──────── Selected excerpt
Youth benefit tremendously from the practice of physical activity. Integrated into the school curriculum, sport and physical activities can act as an innovative means to provide comprehensive and quality education (Goal 4: Quality Education). For those living in areas of conflict, sport can also offer a welcome distraction by providing a safe environment in which to play and regain a sense of normalcy.
UNOSDP has been running its Youth Leadership Programme (YLP) since 2012, with the aim of training and empowering young leaders from disadvantaged communities. With more than 600 alumni from more than 100 countries, the YLP harnesses the core values of sport, such as dialogue, respect, inclusion and tolerance. In 2014, the Programme invited youth and officials from the two Koreas to the Camp in Gwangju and welcomed six young refugees to its Hamburg camp this year.
Furthermore, sport in its simplest form encourages balanced participation and has the capacity to promote and achieve gender equality within societies (Goal 5: Gender Equality). Through sport and physical activity, women and girls can be empowered, increase their confidence and benefit from the other positive impacts sport has on health and psychosocial conditions.
For example, I recently visited the Diyar Consortium project in Palestine which effectively illustrates sport’s ability to promote gender equality. The project established a sports center that provides an opportunity for women to safely participate in sport in and learn key transferable skills and knowledge for employment.
Through the initiatives of the UNOSDP and its partners, sport contributes to create more inclusive cities and communities (Goal 11: Sustainable Cities and Communities). In April this year, I went to Nepal for the inauguration of the ‘Table Tennis For NepALL’ project, which promotes the inclusion of people with disabilities. It is a great example of how sport can foster social development by changing perceptions about people with disabilities and providing them with a valuable opportunity to participate in sport.
────────────────
Objective: Can you reproduce the passage on sport and development word for word, from "Youth benefit tremendously" up to and including "sense of normalcy."?
──────── Data records
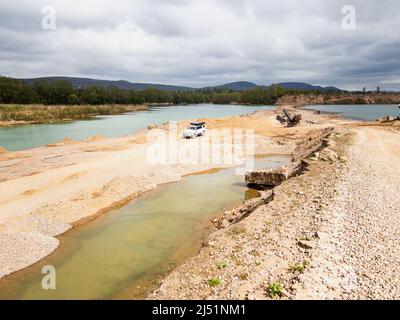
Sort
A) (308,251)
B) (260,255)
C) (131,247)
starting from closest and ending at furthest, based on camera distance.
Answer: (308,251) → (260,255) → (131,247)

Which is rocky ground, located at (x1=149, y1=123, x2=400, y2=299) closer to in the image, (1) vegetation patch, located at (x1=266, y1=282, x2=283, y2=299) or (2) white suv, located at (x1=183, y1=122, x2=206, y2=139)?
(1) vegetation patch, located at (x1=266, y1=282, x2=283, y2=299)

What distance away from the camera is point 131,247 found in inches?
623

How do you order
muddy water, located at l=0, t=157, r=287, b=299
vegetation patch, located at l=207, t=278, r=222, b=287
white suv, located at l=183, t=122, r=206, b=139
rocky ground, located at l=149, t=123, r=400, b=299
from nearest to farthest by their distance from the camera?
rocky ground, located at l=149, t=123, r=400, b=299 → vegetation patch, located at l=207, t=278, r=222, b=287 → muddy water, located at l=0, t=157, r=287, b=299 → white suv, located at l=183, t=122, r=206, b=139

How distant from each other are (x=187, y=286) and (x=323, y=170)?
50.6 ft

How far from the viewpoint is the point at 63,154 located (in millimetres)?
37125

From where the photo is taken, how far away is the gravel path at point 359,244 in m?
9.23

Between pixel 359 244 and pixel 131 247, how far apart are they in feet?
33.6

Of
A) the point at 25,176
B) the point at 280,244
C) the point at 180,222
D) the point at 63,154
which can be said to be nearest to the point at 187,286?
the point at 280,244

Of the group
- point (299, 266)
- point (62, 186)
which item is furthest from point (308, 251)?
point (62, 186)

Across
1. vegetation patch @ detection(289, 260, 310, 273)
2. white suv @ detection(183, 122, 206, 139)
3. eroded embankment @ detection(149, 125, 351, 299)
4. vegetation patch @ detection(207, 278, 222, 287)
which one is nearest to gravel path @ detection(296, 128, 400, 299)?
────────────────
Answer to this task:
Youth benefit tremendously from the practice of physical activity. Integrated into the school curriculum, sport and physical activities can act as an innovative means to provide comprehensive and quality education (Goal 4: Quality Education). For those living in areas of conflict, sport can also offer a welcome distraction by providing a safe environment in which to play and regain a sense of normalcy.